Block Museum exhibit travels to NYU’s Grey Art Gallery

Peter Kotecki, Reporter


A&E


An exhibit that premiered at the Block Museum of Art has traveled to a New York University gallery as part of a partnership between the two schools’ art museums.

Block’s 2014 exhibit, “The Left Front: Radical Art in the ‘Red Decade,’ 1929-1940,” is currently on display in NYU’s Grey Art Gallery. The exhibit was at Block from January to June last year, Block Museum director Lisa Corrin said.

The exhibition draws from Block’s collection of artwork created by members of the John Reed Club in the 1930s, Corrin said. Club members were artists, writers, intellectuals and cultural leaders who were concerned about both racial and economic inequality in the United States, she added. 
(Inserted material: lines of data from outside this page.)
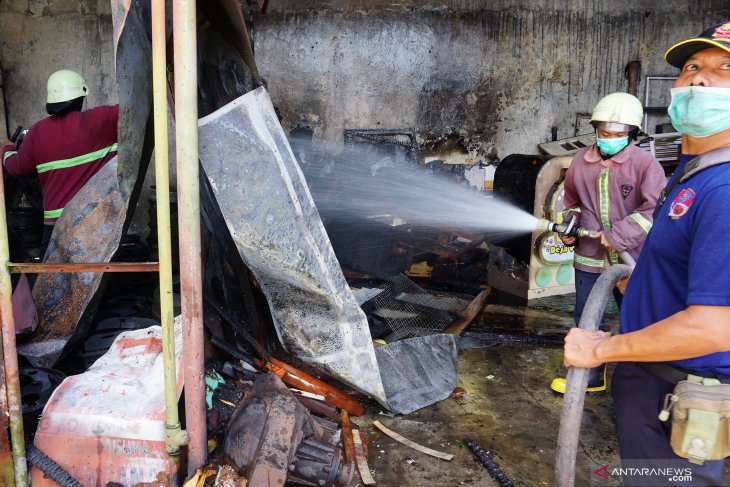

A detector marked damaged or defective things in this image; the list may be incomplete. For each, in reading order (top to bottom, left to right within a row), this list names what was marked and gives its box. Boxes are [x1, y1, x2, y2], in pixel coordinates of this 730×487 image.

charred metal sheet [17, 159, 125, 366]
charred metal sheet [193, 87, 386, 404]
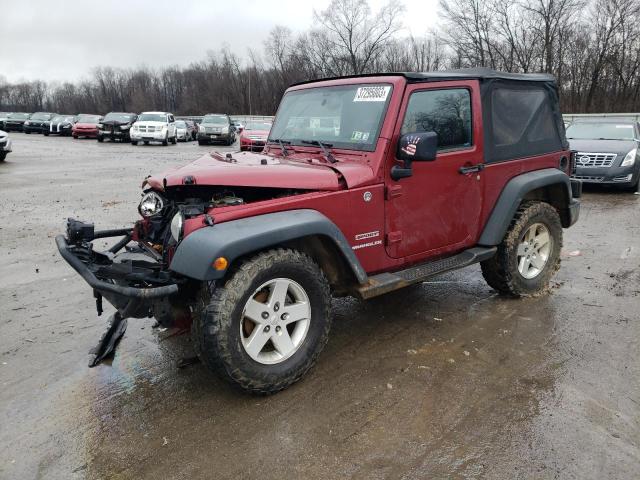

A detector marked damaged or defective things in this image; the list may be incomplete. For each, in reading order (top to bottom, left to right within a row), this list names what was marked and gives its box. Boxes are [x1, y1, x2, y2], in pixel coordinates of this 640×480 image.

damaged front bumper [55, 217, 180, 316]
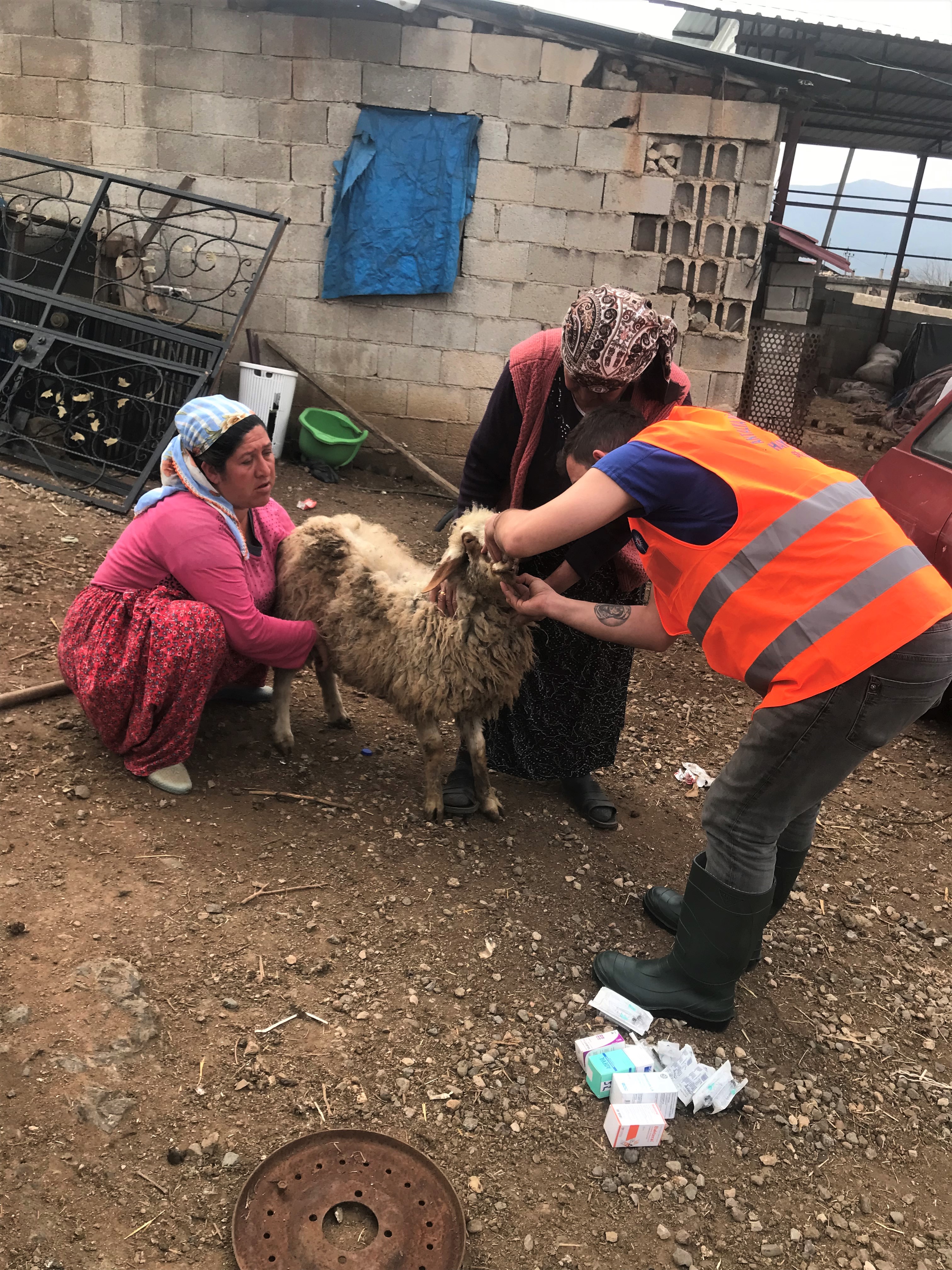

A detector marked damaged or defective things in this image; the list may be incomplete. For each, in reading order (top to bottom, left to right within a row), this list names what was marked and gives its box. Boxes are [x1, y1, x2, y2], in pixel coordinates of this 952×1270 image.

rusty metal disc [233, 1133, 467, 1270]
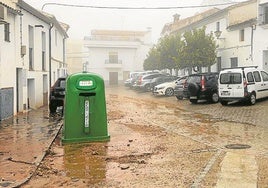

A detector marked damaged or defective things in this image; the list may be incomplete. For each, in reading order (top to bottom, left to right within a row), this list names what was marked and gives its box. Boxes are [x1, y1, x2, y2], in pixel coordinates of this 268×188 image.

damaged road surface [2, 86, 268, 187]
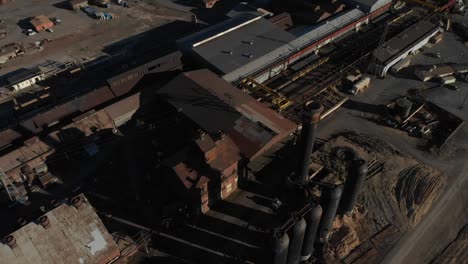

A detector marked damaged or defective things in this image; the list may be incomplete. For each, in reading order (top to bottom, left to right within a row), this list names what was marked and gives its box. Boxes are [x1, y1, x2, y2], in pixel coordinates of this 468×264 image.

rusty metal roof [158, 69, 296, 159]
rusty metal roof [0, 194, 120, 264]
“They believed that art could enact social change,” she said.

Members of the John Reed Clubs worked primarily in the medium of printmaking, because it was a democratic medium that allowed for easy distribution to the masses, Corrin said.

John Murphy, a graduate fellow at Block, was developing an exhibit when he realized that although the literary work of the John Reed Clubs was well known, little work had been done about the visual artists involved, Corrin said.

Block received a grant from the Terra Foundation for American Art to prepare The Left Front. Murphy and his colleague, Jill Bugajski, joined the curatorial team for the exhibition that is now at the Grey.

“They provided additional funds to allow it to travel,” Grey Art Gallery director Lynn Gumpert said about the Terra Foundation’s grant. “The fact that the Terra Foundation made this generous grant really helped make sure (The Left Front) came to New York.”

Murphy said the Grey had to leave out a few works because the gallery’s space is smaller than Block’s. 

“There is also a difference in terms of emphasis,” Murphy said. “In New York, there is more of an emphasis on the history of the John Reed Clubs in New York City. Here in Chicago and Evanston, we placed more of an emphasis on the history of artists in Chicago.”

This emphasis was reflected in some of the content that sets the current version of The Left Front apart from its time at Block.

“At the Grey Art Gallery, we have added some photographs, a poster and some film footage from Tamiment Library, which is one of the foremost libraries of labor archives in the country,”Gumpert said. “It is one of the special collections at NYU.”

Corrin said the library at NYU contains the archives of the American Communist Party.

“It seemed especially relevant and important to have it there,” Corrin said. “We are excited that we are working on three different exhibitions with the Grey. This is the first of three.”